Dikir barat is a performance art involving a chorus (awok-awok) of about 12 - 16 singers, a lead vocalist (tok juara), a jester (tukang karut) and a percussion ensemble consisting of rebana ibu (large frame-drum), rebana anak (small frame-drum), gong, canang (tuned gong-chime), maracas and sometimes seruling (bamboo flute).
The art form can be traced to Kelantan, Malaysia, where performances used to be organised during rural harvest festivals. Dikir barat is believed to have been introduced to Singapore in the 1980s, and it has since taken on a unique form. Though the art form is traditionally performed exclusively by men and boys, it is common to find women and girls participating in dikir barat performances or forming their own groups in Singapore.
Dikir barat in Singapore has also mostly been performed at competitions and celebrations, as compared to parts of Malaysia where it is performed at informal gatherings. As such, it is less common to see spontaneous improvisation in performances in Singapore, and the tok jaura and tukang karut would usually rely on pre-composed lyrics and melodies.
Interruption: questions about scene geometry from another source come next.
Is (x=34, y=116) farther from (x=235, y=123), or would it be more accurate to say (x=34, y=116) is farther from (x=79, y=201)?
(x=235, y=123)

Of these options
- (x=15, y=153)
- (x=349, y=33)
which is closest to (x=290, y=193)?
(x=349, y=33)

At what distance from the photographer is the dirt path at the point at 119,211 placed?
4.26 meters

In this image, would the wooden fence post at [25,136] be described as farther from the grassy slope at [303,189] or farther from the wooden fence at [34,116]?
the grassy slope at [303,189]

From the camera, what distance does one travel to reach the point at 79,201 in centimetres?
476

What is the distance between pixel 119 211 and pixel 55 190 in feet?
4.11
In addition, dikir barat performances in Singapore tend to focus on themes such as cultural pride, cultural preservation and even civic virtues such as racial harmony. They have also incorporated elements from English, Malay and Hindi pop songs, as well as the use of modern instruments.
Dikir barat is also occasionally performed in English for non-Malay speaking people, and this is an example of how the art form has continued to evolve to become a practice unique to Singapore.